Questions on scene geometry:
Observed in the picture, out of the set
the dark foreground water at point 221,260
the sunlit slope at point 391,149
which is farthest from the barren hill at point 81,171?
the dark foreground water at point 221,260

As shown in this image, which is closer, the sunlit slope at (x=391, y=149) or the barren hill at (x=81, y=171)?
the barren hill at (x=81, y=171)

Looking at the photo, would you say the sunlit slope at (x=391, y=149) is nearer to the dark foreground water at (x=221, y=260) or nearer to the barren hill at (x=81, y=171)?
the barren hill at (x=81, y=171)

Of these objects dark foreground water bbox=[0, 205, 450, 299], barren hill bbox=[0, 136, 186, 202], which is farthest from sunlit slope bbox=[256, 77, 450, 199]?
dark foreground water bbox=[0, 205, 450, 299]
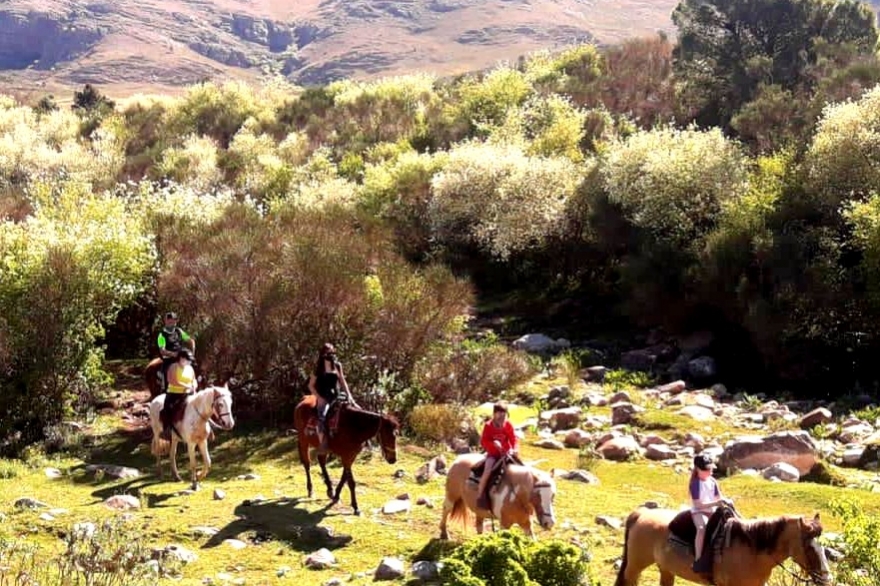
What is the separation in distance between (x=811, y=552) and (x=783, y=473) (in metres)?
9.14

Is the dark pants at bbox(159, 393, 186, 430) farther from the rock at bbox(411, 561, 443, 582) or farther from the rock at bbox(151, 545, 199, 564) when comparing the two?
the rock at bbox(411, 561, 443, 582)

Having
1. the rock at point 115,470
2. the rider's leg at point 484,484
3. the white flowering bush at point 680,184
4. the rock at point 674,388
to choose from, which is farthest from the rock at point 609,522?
the white flowering bush at point 680,184

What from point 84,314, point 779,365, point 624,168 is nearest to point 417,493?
point 84,314

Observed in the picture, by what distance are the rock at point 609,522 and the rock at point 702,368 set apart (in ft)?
52.4

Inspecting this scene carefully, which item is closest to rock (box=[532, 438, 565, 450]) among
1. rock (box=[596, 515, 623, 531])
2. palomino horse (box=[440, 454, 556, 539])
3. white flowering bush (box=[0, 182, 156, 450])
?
rock (box=[596, 515, 623, 531])

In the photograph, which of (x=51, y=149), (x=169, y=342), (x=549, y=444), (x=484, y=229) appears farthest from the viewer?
(x=51, y=149)

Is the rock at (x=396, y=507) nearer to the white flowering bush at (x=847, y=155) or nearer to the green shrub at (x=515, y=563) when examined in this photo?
the green shrub at (x=515, y=563)

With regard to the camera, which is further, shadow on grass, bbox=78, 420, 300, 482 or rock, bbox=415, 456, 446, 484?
shadow on grass, bbox=78, 420, 300, 482

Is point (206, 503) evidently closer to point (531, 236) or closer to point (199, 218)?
point (199, 218)

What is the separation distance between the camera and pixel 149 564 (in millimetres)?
10828

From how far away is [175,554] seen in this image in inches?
479

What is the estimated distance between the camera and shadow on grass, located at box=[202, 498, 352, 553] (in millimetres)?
13359

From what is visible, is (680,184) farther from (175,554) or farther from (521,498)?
(175,554)

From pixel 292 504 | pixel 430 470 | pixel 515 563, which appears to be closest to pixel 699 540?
pixel 515 563
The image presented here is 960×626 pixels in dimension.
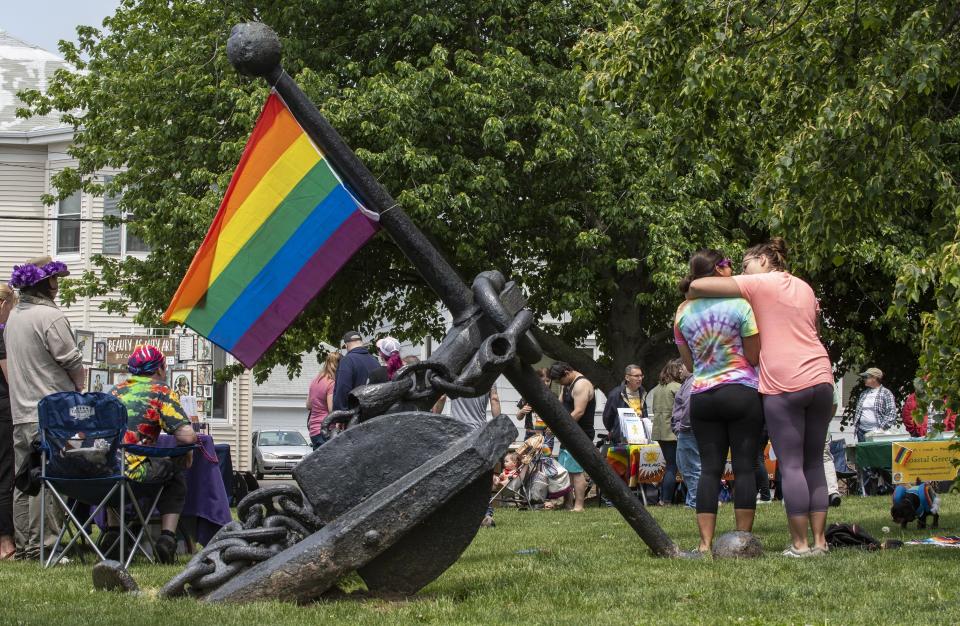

## What is asked:
Select each row above that contains the word "separation" and copy those rows out in full.

## Written response:
What is the separation in distance between (x=811, y=552) and (x=783, y=473) (in metres)?
What is the separation distance between the camera and pixel 149 564 (in millimetres)?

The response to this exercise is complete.